“The boys are taking their sweet time.”

Taggart was right. And Mike was worried. The team should have been back by now.

He squinted into the night. He’d flown the mission totally dark. No locator or position lights, no cabin lights, used only his night-vision technology and his instruments to guide him down to the landing zone. They were still dark, though the bird was powered up and ready to lift off at a moment’s notice.

Behind the controls of the Black Hawk that he’d set down on the unforgiving Afghan terrain with only the night and a jagged wall of rock for concealment, Mike glanced over his shoulder past his copilot, Sonny Webber, to his gunner, Bobby “Boom Boom” Taggart. The Special Forces sergeant had drawn bird-protection duty with him, Webber, and Jamie “Hondo” Cooper, while the rest of the team executed their recon mission—and Taggart wasn’t happy about it.

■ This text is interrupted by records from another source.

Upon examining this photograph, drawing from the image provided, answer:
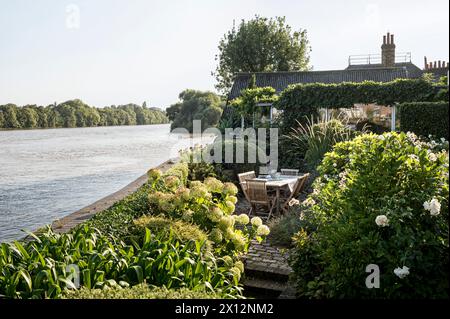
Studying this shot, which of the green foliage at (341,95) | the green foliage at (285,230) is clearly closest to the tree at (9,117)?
the green foliage at (341,95)

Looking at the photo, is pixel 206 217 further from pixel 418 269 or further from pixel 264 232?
pixel 418 269

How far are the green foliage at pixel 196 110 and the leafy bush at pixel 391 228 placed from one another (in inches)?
1622

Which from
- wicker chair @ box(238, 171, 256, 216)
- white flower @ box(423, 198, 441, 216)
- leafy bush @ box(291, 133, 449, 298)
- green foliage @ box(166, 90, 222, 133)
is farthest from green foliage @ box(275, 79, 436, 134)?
green foliage @ box(166, 90, 222, 133)

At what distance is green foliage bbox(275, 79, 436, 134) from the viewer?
1498 centimetres

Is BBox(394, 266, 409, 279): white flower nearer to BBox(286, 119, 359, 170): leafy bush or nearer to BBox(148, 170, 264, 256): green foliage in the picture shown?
BBox(148, 170, 264, 256): green foliage

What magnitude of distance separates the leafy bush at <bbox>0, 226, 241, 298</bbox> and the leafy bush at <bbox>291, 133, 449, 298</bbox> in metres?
0.92

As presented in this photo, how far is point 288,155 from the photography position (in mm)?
13211

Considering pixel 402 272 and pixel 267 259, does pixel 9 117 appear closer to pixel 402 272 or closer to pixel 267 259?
pixel 267 259

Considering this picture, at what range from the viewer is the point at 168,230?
14.0ft

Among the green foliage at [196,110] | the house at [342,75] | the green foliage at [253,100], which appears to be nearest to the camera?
the green foliage at [253,100]

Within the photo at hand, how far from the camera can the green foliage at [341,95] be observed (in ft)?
49.1

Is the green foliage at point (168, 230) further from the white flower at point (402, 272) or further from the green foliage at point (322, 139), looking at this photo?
the green foliage at point (322, 139)

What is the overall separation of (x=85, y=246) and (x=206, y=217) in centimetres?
164

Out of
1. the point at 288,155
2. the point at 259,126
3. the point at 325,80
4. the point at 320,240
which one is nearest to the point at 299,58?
the point at 325,80
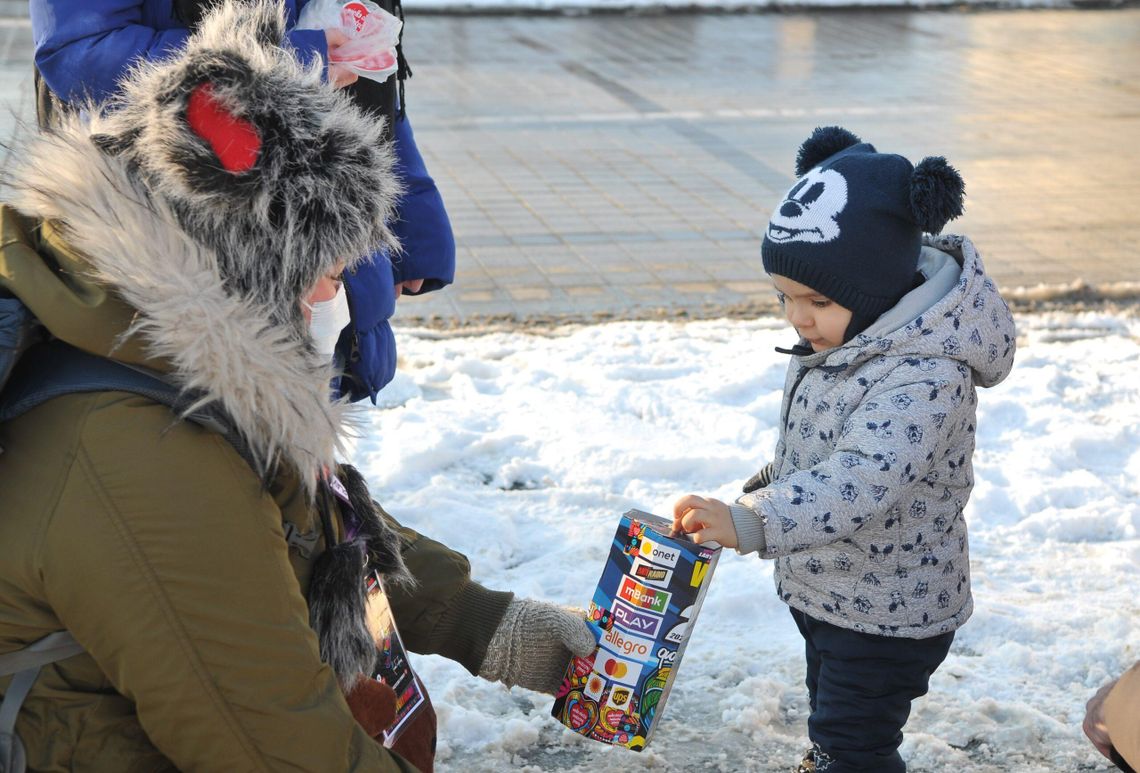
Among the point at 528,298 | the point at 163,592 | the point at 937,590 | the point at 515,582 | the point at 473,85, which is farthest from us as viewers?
the point at 473,85

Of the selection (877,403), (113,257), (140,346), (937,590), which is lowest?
(937,590)

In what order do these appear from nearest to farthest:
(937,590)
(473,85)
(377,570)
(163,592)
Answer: (163,592)
(377,570)
(937,590)
(473,85)

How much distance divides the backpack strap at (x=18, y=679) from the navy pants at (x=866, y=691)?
4.53 feet

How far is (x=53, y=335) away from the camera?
161 centimetres

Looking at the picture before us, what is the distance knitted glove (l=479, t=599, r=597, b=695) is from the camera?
231 centimetres

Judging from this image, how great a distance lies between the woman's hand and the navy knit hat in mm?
865

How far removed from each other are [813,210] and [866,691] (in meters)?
0.89

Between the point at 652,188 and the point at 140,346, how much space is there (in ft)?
20.5

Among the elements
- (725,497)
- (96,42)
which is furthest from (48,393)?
(725,497)

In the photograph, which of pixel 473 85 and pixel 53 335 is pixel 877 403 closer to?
pixel 53 335

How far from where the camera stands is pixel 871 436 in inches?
87.0

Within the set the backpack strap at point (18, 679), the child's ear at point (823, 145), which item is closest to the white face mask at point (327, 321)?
the backpack strap at point (18, 679)

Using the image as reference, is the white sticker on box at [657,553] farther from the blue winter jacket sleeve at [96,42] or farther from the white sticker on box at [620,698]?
the blue winter jacket sleeve at [96,42]

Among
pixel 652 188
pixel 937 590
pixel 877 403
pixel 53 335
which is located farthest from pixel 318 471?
pixel 652 188
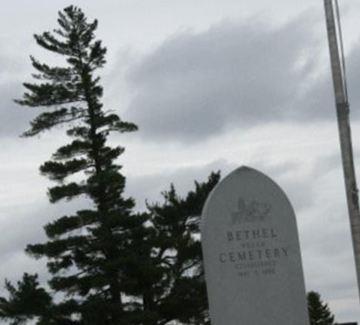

Restless behind the Black Hawk’s multibarrel M134 machine gun, Taggart wove a jack of spades in and out between his fingers, using the worn playing card as a diversion from the uncertainty and the wait.

Mike understood why the tough-as-nails Bronx native was getting twitchy. Mike and Webber were used to waiting; pilots always stayed with the bird. But regardless of how many missions they had under their belts, Taggart and Cooper would rather be crawling around on their bellies, planted on a ridge with night-vision binoculars, checking for Mr. Taliban, and covering their team’s six. Anything beat staying here in the cramped confines of the idling bird, playing sit and wait for the rest of the team to return.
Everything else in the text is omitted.